▶ To do
Recast the stretch of rows below, from the line containing "In the scene provided, of" through the end of the rows, as a numbered list, leaving out any blank lines.

(Stored entries)
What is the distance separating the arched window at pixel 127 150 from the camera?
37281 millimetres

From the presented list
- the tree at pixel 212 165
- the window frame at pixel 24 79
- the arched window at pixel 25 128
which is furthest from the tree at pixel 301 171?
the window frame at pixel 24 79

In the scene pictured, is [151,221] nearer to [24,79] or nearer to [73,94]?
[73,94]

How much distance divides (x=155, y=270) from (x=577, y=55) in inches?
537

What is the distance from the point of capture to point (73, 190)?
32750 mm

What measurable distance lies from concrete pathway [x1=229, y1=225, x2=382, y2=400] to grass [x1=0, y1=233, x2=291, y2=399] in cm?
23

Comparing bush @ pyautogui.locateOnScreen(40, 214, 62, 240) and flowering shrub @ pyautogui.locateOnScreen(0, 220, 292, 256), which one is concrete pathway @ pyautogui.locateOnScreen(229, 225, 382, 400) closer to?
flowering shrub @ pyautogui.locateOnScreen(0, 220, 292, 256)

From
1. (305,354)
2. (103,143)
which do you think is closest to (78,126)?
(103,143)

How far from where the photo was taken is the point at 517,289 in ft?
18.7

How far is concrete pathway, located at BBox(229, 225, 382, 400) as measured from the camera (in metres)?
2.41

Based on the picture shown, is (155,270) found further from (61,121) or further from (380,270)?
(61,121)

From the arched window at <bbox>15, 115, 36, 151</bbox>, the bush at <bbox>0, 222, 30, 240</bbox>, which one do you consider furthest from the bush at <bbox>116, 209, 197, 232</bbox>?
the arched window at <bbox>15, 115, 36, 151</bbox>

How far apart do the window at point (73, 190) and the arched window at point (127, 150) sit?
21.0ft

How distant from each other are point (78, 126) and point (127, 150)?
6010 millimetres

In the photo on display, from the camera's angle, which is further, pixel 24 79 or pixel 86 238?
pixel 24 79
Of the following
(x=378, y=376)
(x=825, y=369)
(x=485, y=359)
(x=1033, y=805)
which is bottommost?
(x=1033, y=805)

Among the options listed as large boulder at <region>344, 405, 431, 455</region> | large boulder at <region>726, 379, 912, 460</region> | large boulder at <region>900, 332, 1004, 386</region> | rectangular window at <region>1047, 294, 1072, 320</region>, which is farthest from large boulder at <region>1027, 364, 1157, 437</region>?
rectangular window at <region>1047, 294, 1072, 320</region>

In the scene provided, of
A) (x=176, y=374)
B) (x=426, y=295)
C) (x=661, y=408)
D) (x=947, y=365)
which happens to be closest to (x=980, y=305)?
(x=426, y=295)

▶ Result
1. In the scene provided, of
2. A) (x=176, y=374)
3. B) (x=426, y=295)
4. C) (x=661, y=408)
5. D) (x=947, y=365)
6. which happens to be closest to (x=980, y=305)?
7. (x=426, y=295)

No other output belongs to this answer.